Naquele sábado, 28/06/2003, por volta das 13 horas, conduzindo um rapaz algemado que teria indicado o local, policiais militares cercaram e posicionaram-se em torno do sobrado na Rua Jota, defronte à Av. Brasil, onde encontravam-se quatro jovens (Carlos Augusto Almeida de Oliveira, Marlon Ricardo Santos de Brito, Amauri Lúcio de Jesus Barbosa e Fernando Gonçalves) e a dona da casa, Elenice Grassa de Azevedo, que segundo seu próprio marido (agora viúvo) e filhas tinha problemas mentais. Um policial entrou quebrando o telhado no cômodo dos fundos onde se encontravam os rapazes, que ao que tudo indica fugiram sem reagir com tiros para a parte da frente da casa. Eles ou receberam tiros de misericórdia após serem alvejados ou foram obrigados a deitar-se e então executados, como se conclui do que ouviram vizinhos e pessoas que estavam na rua e, principalmente, do fato de encontrarem-se muitas marcas de tiro no chão, precisamente onde haviam poças de sangue. Se houvesse acontecido apenas troca desordenada de tiros, não haveria razão para tantos tiros para o chão.

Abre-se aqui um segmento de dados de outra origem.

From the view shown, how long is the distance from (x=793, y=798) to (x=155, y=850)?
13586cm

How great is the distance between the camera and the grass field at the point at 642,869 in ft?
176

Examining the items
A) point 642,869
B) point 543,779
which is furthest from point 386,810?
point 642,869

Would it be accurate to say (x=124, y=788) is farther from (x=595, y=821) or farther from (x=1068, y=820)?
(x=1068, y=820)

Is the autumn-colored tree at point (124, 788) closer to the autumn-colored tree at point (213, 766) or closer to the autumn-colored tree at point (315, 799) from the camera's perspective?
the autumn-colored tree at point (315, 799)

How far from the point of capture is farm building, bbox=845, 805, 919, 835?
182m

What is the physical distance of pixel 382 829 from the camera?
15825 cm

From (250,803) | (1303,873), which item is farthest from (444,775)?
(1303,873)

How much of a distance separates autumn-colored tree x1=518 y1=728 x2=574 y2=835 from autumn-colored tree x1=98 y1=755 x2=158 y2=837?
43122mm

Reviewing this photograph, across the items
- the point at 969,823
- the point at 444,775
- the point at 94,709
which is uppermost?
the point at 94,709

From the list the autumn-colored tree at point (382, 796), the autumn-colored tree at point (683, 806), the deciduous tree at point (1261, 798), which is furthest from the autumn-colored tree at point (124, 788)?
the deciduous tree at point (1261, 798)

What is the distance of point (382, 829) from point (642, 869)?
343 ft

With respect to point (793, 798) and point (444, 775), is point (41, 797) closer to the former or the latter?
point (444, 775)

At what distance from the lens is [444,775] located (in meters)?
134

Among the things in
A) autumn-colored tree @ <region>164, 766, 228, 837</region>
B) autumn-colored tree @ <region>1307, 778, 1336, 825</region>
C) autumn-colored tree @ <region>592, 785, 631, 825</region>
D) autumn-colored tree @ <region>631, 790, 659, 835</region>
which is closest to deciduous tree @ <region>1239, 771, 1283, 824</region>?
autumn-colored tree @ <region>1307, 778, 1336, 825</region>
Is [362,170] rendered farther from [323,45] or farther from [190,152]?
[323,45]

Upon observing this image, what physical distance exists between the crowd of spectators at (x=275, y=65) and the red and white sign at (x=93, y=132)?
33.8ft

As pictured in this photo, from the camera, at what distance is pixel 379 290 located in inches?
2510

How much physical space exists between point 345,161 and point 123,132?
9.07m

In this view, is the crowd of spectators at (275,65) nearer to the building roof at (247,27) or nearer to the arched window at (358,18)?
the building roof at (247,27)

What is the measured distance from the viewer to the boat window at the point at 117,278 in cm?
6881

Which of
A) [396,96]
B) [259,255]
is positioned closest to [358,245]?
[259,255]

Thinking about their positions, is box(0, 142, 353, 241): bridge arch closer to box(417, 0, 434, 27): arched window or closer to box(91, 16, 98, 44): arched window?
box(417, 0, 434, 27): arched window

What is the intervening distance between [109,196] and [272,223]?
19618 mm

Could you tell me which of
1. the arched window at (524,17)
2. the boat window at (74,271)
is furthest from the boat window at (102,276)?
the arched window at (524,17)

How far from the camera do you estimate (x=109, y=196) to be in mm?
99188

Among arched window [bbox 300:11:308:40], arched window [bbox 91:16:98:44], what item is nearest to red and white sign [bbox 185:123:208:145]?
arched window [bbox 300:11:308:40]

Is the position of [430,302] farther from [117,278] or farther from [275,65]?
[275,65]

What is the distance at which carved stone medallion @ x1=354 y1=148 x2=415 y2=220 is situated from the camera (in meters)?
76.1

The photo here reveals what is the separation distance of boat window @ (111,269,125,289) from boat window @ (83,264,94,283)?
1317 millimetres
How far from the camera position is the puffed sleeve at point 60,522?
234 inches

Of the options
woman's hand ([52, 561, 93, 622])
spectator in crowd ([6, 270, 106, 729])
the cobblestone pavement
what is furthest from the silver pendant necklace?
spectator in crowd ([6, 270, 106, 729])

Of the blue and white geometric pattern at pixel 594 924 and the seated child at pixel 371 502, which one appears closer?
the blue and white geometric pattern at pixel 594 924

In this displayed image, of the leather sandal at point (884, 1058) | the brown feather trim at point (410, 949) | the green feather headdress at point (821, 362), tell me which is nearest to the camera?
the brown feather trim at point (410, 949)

Elenice também morreu no seu quarto, pelo laudo pericial levou dois tiros no abdômen e um na palma da mão (indício de que tentou defender-se), mas o viúvo disse que foi atingida na cabeça quando estava no chão, concluindo pelas marcas de tiro e sangue que encontrou num canto do cômodo. Todas as marcas de tiro na casa (exceto as do chão) indicam disparos de fora para dentro (os policiais que cercavam estavam nas janelas da casa). Apenas uma, na porta de entrada, foi feita de dentro para fora, aparentemente os policiais fizeram esse disparo para arrombar a porta e assim poder remover os cinco corpos, que foram literalmente jogados escada abaixo e recolhidos por duas viaturas.

Elenice era evangélica, tinha duas filhas adolescentes das quais cuidava com carinho apesar de seus problemas, seu viúvo é comerciante e trabalha no Ceasa. A polícia sustenta a versão de que ela era ligada a atividades criminosas e dava abrigo freqüentemente a traficantes, mas a única “prova” que apresenta para essa conclusão é o depoimento, registrado em presença apenas de policiais na 40ª, do mesmo rapaz detido que apontara o sobrado. Este rapaz foi “liberado” depois pela polícia e está desaparecido. Todos os vizinhos de Elenice negam a versão da polícia.

O assassinato de Elenice quase se transformou em tragédia maior porque muitos moradores queriam partir para o confronto com os policiais do Getam que chegou no final da tarde, após a remoção dos corpos. O confronto suicida foi evitado com dificuldades e a comunidade canalizou a revolta para a preparação de um protesto mais organizado.